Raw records
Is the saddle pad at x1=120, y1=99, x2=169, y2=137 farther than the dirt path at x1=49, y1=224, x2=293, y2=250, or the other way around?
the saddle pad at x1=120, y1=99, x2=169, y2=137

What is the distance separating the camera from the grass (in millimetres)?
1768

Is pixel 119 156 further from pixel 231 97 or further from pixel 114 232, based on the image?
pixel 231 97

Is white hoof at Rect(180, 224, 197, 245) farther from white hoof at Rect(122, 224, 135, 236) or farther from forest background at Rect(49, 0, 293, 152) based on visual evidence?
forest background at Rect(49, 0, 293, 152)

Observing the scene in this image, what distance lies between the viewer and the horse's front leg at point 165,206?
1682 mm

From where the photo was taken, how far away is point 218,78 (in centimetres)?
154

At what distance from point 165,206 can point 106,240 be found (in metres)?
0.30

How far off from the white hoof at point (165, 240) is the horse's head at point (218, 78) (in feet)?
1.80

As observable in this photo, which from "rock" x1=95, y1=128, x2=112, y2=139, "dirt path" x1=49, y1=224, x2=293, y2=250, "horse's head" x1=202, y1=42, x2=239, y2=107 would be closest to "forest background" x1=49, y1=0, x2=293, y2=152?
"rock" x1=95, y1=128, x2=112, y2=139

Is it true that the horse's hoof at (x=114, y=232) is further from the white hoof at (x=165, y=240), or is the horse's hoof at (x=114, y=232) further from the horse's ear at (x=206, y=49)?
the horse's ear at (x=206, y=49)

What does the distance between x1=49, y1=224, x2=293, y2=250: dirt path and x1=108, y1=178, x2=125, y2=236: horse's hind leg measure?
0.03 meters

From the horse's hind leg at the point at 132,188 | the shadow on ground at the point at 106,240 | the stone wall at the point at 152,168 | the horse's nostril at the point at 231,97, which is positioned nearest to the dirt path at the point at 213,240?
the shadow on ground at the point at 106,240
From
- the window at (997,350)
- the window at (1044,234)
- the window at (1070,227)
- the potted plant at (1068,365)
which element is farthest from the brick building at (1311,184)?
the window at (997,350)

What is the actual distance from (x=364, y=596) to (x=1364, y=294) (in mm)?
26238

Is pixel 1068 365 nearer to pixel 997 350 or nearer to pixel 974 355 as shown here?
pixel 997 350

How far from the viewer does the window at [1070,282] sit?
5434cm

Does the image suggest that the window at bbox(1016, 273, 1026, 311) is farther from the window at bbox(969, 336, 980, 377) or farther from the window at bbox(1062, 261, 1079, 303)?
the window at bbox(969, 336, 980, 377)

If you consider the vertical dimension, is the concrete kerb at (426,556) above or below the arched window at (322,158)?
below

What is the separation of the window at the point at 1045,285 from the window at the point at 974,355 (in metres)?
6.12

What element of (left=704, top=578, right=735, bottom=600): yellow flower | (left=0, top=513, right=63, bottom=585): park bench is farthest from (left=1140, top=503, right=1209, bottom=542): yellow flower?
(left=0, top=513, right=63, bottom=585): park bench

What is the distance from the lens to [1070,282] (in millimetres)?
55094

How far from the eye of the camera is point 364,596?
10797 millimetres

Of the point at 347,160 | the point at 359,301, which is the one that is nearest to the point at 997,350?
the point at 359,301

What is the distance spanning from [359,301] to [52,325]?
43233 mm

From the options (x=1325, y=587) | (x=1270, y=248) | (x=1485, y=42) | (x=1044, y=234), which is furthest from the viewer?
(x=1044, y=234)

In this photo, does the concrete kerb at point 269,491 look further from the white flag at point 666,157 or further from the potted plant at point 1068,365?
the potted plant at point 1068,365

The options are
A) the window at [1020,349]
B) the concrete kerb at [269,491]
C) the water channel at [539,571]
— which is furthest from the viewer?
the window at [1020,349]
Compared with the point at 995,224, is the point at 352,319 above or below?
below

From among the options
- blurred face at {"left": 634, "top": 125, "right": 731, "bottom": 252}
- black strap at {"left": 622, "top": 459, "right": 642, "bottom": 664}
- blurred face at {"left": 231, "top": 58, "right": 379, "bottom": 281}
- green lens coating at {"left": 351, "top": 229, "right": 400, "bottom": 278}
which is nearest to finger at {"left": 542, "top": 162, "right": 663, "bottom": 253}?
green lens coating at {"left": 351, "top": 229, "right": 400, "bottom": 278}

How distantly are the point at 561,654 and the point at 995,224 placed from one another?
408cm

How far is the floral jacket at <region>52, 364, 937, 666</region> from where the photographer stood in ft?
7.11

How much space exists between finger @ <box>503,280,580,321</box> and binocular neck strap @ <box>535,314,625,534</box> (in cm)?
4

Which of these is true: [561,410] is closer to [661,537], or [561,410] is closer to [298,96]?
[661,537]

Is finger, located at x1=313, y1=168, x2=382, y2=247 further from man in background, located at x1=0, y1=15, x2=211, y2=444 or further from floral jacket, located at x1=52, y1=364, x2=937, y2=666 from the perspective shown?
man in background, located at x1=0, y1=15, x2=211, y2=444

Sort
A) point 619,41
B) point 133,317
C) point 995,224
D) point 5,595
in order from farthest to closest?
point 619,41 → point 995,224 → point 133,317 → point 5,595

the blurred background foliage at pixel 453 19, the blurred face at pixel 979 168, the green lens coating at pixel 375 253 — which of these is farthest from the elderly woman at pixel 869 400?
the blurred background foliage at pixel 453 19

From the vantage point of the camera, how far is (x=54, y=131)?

→ WHAT IS EXPECTED
Write out every line of the data above as a JSON list of strings, one string per line, and skip the blank lines.

→ EXPECTED ANSWER
[
  "Is the saddle pad at x1=120, y1=99, x2=169, y2=137 farther than the dirt path at x1=49, y1=224, x2=293, y2=250, or the other way around?",
  "the saddle pad at x1=120, y1=99, x2=169, y2=137",
  "What is the distance separating the camera from the grass (in millimetres)?",
  "1768",
  "Is pixel 119 156 further from pixel 231 97 or further from pixel 114 232, based on the image?",
  "pixel 231 97",
  "Is white hoof at Rect(180, 224, 197, 245) farther from white hoof at Rect(122, 224, 135, 236) or farther from forest background at Rect(49, 0, 293, 152) based on visual evidence?",
  "forest background at Rect(49, 0, 293, 152)",
  "Observing the scene in this image, what distance lies between the viewer and the horse's front leg at point 165,206?",
  "1682 mm",
  "From where the photo was taken, how far away is point 218,78 (in centimetres)?",
  "154",
  "At what distance from point 165,206 can point 106,240 be found (in metres)?",
  "0.30",
  "How far off from the white hoof at point (165, 240) is the horse's head at point (218, 78) (in feet)?",
  "1.80",
  "As observable in this photo, which from \"rock\" x1=95, y1=128, x2=112, y2=139, \"dirt path\" x1=49, y1=224, x2=293, y2=250, \"horse's head\" x1=202, y1=42, x2=239, y2=107 would be closest to \"forest background\" x1=49, y1=0, x2=293, y2=152?",
  "\"rock\" x1=95, y1=128, x2=112, y2=139",
  "Is it true that the horse's hoof at (x=114, y=232) is further from the white hoof at (x=165, y=240), or is the horse's hoof at (x=114, y=232) further from the horse's ear at (x=206, y=49)?",
  "the horse's ear at (x=206, y=49)",
  "What does the distance between x1=49, y1=224, x2=293, y2=250: dirt path and x1=108, y1=178, x2=125, y2=236: horse's hind leg measure?",
  "0.03 meters",
  "From the horse's hind leg at the point at 132,188 | the shadow on ground at the point at 106,240 | the stone wall at the point at 152,168 | the horse's nostril at the point at 231,97, which is positioned nearest to the dirt path at the point at 213,240?",
  "the shadow on ground at the point at 106,240",
  "From",
  "- the window at (997,350)",
  "- the window at (1044,234)",
  "- the window at (1070,227)",
  "- the potted plant at (1068,365)",
  "which element is farthest from the brick building at (1311,184)?",
  "the window at (997,350)",
  "What is the actual distance from (x=364, y=596) to (x=1364, y=294) (in mm)?",
  "26238",
  "Is pixel 1068 365 nearer to pixel 997 350 or nearer to pixel 974 355 as shown here?",
  "pixel 997 350",
  "How far from the viewer does the window at [1070,282] sit?",
  "5434cm",
  "Does the image suggest that the window at bbox(1016, 273, 1026, 311) is farther from the window at bbox(969, 336, 980, 377) or farther from the window at bbox(1062, 261, 1079, 303)?",
  "the window at bbox(969, 336, 980, 377)",
  "If you consider the vertical dimension, is the concrete kerb at (426,556) above or below the arched window at (322,158)?",
  "below",
  "What is the separation of the window at the point at 1045,285 from the window at the point at 974,355 (in metres)?",
  "6.12",
  "What element of (left=704, top=578, right=735, bottom=600): yellow flower | (left=0, top=513, right=63, bottom=585): park bench is farthest from (left=1140, top=503, right=1209, bottom=542): yellow flower?",
  "(left=0, top=513, right=63, bottom=585): park bench",
  "What is the distance from the lens to [1070,282] (in millimetres)?",
  "55094",
  "How far from the eye of the camera is point 364,596?",
  "10797 millimetres",
  "Of the point at 347,160 | the point at 359,301, which is the one that is nearest to the point at 997,350?",
  "the point at 359,301",
  "What is the distance spanning from [359,301] to [52,325]?",
  "43233 mm",
  "From the options (x=1325, y=587) | (x=1270, y=248) | (x=1485, y=42) | (x=1044, y=234), which is furthest from the viewer?",
  "(x=1044, y=234)",
  "In this photo, does the concrete kerb at point 269,491 look further from the white flag at point 666,157 or further from the potted plant at point 1068,365?",
  "the potted plant at point 1068,365",
  "The options are",
  "A) the window at [1020,349]",
  "B) the concrete kerb at [269,491]",
  "C) the water channel at [539,571]",
  "— which is furthest from the viewer?",
  "the window at [1020,349]",
  "Compared with the point at 995,224, is the point at 352,319 above or below?",
  "below",
  "From among the options",
  "- blurred face at {\"left\": 634, \"top\": 125, \"right\": 731, \"bottom\": 252}",
  "- black strap at {\"left\": 622, \"top\": 459, \"right\": 642, \"bottom\": 664}",
  "- blurred face at {\"left\": 231, \"top\": 58, \"right\": 379, \"bottom\": 281}",
  "- green lens coating at {\"left\": 351, \"top\": 229, \"right\": 400, \"bottom\": 278}",
  "which is nearest to finger at {\"left\": 542, \"top\": 162, \"right\": 663, \"bottom\": 253}?",
  "green lens coating at {\"left\": 351, \"top\": 229, \"right\": 400, \"bottom\": 278}",
  "How distantly are the point at 561,654 and the point at 995,224 placed from one another?",
  "408cm",
  "How far is the floral jacket at <region>52, 364, 937, 666</region> from where the photographer stood in ft?",
  "7.11",
  "How much space exists between finger @ <box>503,280,580,321</box> and binocular neck strap @ <box>535,314,625,534</box> (in cm)?",
  "4",
  "Which of these is true: [561,410] is closer to [661,537], or [561,410] is closer to [298,96]?",
  "[661,537]",
  "Is finger, located at x1=313, y1=168, x2=382, y2=247 further from man in background, located at x1=0, y1=15, x2=211, y2=444 or further from floral jacket, located at x1=52, y1=364, x2=937, y2=666 from the perspective shown?",
  "man in background, located at x1=0, y1=15, x2=211, y2=444",
  "Sort",
  "A) point 619,41",
  "B) point 133,317",
  "C) point 995,224",
  "D) point 5,595",
  "in order from farthest to closest?",
  "point 619,41 → point 995,224 → point 133,317 → point 5,595",
  "the blurred background foliage at pixel 453 19, the blurred face at pixel 979 168, the green lens coating at pixel 375 253 — which of these is farthest from the elderly woman at pixel 869 400?",
  "the blurred background foliage at pixel 453 19",
  "From the vantage point of the camera, how far is (x=54, y=131)?"
]